Ian Collins said Blythe’s achievements were “far greater than most people realise because of the poverty of his early life” and because he was gay.

“Until he was 45, when the ban on homosexuality was lifted in 1967, he was deemed a criminal, which militated against stable relationships,” Collins, who was also one of Blythe’s carers, told The Independent.

“He was a confessional writer to a degree but he kept quite a lot back. He endured a lot of hardship but didn’t dwell on his own difficulties, he preferred to celebrate life.

“He never talked about specifics in the homophobic 1950s, or anything that would sound like a hard-luck story. Although he was never in love with someone, his life was mostly about love.”

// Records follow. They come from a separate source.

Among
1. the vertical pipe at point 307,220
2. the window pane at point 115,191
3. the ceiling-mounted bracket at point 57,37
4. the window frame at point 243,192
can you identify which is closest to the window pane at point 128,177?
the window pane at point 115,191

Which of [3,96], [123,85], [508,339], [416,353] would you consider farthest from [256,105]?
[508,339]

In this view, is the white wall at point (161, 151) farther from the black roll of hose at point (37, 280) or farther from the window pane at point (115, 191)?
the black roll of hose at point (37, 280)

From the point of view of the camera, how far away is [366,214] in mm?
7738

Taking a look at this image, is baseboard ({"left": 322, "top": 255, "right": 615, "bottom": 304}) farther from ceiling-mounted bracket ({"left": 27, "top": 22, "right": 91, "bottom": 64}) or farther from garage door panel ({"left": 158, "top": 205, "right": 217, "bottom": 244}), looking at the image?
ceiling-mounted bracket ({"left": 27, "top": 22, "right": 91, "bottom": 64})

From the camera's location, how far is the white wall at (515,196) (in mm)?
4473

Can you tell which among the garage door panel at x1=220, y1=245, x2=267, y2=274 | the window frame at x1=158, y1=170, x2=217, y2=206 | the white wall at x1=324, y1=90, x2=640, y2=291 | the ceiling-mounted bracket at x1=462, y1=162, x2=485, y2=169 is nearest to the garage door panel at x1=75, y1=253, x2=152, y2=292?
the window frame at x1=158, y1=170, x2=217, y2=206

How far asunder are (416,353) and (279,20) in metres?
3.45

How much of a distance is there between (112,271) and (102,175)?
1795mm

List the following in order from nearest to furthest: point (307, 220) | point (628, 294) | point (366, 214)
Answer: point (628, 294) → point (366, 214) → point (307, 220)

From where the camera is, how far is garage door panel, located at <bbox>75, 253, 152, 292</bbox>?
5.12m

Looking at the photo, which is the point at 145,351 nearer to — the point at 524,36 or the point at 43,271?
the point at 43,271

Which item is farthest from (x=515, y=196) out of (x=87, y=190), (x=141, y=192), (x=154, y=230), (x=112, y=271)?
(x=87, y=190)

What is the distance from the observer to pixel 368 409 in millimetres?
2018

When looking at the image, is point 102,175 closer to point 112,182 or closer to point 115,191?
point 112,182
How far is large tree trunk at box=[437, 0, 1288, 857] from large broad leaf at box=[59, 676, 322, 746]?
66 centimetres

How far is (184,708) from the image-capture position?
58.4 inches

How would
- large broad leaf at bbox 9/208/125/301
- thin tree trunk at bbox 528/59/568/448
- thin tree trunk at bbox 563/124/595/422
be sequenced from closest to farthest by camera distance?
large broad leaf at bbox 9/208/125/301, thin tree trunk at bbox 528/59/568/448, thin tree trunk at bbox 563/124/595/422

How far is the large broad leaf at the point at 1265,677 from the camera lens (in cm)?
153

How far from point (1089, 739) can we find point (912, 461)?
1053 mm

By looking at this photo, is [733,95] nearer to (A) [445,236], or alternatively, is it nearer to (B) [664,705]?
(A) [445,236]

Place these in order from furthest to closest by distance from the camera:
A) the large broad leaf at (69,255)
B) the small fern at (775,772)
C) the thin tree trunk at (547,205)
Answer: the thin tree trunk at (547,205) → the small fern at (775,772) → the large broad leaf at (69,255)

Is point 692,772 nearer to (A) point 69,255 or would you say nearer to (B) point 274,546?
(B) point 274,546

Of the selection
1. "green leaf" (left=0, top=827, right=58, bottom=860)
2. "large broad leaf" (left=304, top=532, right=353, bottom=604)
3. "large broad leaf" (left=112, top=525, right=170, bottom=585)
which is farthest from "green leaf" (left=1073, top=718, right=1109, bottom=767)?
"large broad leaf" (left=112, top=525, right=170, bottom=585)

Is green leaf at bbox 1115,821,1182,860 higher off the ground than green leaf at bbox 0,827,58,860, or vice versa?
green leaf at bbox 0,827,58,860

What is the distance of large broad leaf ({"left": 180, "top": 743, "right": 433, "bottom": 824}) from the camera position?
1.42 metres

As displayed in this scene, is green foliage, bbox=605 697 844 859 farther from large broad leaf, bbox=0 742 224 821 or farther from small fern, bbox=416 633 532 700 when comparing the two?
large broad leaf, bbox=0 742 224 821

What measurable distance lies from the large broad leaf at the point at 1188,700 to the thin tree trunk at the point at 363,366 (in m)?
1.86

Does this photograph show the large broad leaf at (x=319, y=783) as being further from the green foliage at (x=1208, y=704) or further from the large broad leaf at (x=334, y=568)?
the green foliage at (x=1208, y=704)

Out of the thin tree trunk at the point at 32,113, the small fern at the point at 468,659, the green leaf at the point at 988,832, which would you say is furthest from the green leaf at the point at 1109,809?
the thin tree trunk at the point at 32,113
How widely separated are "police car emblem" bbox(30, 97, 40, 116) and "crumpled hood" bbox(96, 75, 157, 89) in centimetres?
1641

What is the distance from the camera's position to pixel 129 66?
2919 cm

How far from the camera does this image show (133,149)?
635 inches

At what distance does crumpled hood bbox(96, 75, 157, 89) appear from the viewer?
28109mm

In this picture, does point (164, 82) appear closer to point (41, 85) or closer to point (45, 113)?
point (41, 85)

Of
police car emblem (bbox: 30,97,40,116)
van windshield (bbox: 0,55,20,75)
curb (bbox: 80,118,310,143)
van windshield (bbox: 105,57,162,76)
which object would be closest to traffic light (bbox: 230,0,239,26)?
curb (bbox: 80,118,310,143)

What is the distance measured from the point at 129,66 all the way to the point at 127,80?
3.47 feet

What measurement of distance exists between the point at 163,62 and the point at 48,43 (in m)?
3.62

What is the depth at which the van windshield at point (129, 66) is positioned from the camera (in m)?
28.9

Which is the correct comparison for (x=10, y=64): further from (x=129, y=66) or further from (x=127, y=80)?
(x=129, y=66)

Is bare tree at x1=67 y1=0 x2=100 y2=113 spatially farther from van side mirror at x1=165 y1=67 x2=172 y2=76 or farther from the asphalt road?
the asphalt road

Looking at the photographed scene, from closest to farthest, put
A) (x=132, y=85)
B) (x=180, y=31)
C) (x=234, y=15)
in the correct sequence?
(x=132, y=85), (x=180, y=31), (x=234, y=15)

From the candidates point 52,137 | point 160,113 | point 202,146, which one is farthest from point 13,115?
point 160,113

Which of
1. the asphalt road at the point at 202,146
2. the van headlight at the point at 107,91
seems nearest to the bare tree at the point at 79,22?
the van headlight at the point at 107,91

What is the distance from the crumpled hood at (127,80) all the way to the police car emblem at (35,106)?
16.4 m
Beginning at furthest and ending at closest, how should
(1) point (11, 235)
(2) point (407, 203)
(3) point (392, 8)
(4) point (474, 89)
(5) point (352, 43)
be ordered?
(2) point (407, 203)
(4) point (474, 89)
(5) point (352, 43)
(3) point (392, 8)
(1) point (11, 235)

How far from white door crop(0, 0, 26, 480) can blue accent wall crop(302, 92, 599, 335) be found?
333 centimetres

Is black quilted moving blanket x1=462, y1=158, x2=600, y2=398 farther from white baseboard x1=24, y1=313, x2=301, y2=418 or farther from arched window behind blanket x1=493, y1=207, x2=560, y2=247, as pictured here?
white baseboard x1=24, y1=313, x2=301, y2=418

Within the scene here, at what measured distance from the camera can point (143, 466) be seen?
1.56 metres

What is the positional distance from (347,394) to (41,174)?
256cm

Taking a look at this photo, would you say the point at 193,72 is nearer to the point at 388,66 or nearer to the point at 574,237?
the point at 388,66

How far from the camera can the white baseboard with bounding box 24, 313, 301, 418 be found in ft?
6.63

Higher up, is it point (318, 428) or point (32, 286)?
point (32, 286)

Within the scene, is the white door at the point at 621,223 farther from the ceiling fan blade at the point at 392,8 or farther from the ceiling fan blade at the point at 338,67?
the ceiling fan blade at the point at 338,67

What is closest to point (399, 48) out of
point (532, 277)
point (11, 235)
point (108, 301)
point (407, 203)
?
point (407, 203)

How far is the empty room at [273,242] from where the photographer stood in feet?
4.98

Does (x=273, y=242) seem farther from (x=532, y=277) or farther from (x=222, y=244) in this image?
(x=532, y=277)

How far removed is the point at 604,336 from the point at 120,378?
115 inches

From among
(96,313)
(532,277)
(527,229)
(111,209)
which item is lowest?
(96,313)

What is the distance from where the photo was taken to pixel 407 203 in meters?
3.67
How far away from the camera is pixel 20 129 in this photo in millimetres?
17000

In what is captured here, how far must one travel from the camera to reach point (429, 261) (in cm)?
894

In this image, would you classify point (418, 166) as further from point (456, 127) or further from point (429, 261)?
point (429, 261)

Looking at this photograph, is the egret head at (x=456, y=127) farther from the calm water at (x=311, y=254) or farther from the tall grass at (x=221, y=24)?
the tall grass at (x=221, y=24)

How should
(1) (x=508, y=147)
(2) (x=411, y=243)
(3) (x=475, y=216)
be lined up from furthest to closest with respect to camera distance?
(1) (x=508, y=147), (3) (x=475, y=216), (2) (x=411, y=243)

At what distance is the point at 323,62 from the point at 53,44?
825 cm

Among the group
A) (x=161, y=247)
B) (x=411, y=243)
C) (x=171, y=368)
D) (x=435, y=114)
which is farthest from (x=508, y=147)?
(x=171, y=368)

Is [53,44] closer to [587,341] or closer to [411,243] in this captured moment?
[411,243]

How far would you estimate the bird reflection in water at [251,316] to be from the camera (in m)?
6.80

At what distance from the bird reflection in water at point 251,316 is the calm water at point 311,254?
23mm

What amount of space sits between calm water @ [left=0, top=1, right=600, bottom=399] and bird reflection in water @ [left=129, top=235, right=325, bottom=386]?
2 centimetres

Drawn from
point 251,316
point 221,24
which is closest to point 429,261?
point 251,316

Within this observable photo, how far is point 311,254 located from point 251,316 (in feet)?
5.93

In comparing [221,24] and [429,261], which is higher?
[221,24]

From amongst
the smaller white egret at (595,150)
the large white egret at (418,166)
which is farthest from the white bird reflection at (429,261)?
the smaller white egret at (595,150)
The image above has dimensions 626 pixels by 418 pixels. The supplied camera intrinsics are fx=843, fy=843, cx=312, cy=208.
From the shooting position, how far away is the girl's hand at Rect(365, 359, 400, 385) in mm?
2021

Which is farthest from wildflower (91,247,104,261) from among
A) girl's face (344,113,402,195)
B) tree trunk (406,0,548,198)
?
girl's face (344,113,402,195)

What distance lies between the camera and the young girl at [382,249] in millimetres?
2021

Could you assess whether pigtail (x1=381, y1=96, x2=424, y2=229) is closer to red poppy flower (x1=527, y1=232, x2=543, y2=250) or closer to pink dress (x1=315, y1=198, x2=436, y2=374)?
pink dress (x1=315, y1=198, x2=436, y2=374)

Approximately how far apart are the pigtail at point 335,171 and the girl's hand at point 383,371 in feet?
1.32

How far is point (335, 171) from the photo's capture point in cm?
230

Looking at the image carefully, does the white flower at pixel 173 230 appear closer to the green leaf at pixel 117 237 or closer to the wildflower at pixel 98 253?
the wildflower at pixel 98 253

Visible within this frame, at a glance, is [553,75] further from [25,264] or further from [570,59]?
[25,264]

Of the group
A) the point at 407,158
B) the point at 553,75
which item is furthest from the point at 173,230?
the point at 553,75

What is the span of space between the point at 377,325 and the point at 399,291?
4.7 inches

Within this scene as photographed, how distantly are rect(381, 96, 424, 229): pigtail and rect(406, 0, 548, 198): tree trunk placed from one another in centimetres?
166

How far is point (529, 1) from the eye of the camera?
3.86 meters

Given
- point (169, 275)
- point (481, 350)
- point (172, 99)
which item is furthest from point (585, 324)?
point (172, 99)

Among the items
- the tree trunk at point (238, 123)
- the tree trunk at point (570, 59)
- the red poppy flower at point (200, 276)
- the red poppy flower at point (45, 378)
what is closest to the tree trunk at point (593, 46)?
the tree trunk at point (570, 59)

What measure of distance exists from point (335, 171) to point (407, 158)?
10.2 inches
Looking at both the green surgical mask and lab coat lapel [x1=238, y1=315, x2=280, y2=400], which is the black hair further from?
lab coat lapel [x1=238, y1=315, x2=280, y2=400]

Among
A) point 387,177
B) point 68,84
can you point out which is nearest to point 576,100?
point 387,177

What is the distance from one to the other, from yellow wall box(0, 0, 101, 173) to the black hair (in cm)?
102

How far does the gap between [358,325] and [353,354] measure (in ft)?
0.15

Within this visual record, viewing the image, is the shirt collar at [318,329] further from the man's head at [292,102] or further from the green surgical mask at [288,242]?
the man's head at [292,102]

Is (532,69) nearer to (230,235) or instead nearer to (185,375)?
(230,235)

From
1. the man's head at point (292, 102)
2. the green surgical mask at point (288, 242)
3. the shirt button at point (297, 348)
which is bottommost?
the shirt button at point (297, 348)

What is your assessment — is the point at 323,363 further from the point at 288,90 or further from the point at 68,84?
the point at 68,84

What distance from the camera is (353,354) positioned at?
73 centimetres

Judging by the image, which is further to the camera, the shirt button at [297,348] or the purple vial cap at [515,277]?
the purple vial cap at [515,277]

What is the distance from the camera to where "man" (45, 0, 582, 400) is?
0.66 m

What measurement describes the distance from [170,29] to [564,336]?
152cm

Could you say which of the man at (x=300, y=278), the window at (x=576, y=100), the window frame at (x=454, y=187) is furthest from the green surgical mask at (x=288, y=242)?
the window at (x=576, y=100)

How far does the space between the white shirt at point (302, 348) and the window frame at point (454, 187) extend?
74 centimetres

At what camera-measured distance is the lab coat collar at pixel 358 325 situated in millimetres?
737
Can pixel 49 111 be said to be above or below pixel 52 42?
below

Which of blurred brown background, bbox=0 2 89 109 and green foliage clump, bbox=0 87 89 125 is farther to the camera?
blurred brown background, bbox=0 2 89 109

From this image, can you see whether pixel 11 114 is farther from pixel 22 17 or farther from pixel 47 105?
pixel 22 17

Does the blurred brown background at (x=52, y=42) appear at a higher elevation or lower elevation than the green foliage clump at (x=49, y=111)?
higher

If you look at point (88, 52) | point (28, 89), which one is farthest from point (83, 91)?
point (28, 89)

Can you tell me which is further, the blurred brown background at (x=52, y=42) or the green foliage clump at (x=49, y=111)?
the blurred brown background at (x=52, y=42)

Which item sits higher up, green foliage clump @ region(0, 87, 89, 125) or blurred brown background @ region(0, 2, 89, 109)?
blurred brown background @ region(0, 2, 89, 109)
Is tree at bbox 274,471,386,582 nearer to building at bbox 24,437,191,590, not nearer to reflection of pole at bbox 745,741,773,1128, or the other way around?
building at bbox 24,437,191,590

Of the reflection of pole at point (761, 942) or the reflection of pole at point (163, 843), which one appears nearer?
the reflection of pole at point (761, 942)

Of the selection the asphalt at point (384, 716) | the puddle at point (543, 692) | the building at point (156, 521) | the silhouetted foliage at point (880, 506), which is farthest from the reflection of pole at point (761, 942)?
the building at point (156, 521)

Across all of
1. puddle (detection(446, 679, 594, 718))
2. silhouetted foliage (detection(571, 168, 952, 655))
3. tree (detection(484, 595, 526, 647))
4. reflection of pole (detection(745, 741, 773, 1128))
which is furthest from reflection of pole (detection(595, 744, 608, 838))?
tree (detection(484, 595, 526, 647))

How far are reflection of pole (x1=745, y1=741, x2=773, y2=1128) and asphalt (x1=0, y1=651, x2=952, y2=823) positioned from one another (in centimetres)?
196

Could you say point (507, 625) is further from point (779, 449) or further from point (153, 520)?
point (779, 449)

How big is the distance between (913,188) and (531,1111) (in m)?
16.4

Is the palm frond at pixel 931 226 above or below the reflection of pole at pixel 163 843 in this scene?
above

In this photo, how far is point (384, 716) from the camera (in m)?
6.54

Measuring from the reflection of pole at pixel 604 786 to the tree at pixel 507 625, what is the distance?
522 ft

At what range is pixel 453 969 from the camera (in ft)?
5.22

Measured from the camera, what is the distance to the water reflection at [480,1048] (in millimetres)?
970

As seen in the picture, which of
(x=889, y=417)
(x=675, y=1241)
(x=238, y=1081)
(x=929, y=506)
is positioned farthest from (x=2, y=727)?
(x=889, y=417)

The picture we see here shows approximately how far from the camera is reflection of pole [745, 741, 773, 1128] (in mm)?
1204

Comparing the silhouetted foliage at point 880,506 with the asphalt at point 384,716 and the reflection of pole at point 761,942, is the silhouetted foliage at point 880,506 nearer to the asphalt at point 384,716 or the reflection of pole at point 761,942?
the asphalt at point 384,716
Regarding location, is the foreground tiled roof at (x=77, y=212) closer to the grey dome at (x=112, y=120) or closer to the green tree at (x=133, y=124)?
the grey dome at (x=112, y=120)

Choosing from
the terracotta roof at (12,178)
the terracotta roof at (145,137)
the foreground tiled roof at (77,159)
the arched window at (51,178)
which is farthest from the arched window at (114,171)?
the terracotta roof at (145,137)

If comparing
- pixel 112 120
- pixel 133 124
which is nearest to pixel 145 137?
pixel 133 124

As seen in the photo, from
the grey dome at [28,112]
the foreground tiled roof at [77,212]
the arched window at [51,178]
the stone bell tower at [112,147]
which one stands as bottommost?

Ronald Blythe: 'I love the solitary nature of my life but I'm not a hermit'
Ronald Blythe: 'I love the solitary nature of my life but I'm not a hermit' (Justin Sutcliffe)

Akenfield, a portrait of rural life in Blythe’s native Suffolk in a bygone age, was hailed as a classic when it was published in 1969. Sir Peter Hall turned it into an award winning movie in 1975.

Little is known about Blythe’s private life. He became friends with American novelist Patricia Highsmith in the 1960s and said of her: “I admired her enormously. She was very strange. She was a lesbian but at the same time she found men’s bodies beautiful.”

They reportedly slept together after a Paris literary event, leading Blythe to observe to a friend they had both been curious “to see how the other half did it”.

Collins said Blythe’s “gentleness was often mistaken for weakness” – when in fact he was a “toughie at heart”.

He added: “But he also knew a danger within himself: the key thing for him was always the writing because it was so hard-won.”

Although he had relationships he said: “If I had lived with someone I knew that in the end I would be the one washing the socks.”

Collins said this posed a “particular problem” for Blythe “because he never had a washing machine, car, mobile phone or computer”.

Suffolk-born Blythe didn’t even possess a torch “because he had wonderful nocturnal vision going back to his shepherd ancestors. He loved night walking, looking at the stars, talking to his owls and the badgers in his garden”.

Collins told BBC Radio 4 Today that Blythe was “a fantastic human being”.

“He thought there was God in everyone. He thought his fellow man and woman heroic, faintly comic and endlessly lovable.”

He had been born into incredible poverty, left school at 14 and learned everything in public libraries.

“There would have been no Ronald Blythe without public libraries. It was the making of him because he was untrained and unconstrained. His voice was pure and original. He carried his erudition so lightly. He could time travel within a single sentence and go from personal to local to global.

“Reading his books is like being on a magic carpet, you feel the exhilaration of being alive. He was immensely positive and appreciative. Virtually the last words he said were ‘thank you’. He was interested in everything, including the business of dying.”

Blythe wrote for the Church Times from 1993 to 2017, but Collins claimed the Church of England ‘exploited’ the writer.

‘He was deeply attached to the Church of England and a lay reader in three parishes on the Essex - Suffolk border.

‘He had to work very hard as lay reader for three parishes on the Essex-Suffolk border, and kept seeing vicars of sixty through retirement when he was seventy, eighty and eight-five. He finally retired when he was 95.

‘He was rather exploited by the Church of England but ultimately it was the making of him because his weekly column in the Church Times stretched to more than a million words and is the best of his writing, light as air and full of philosophy.’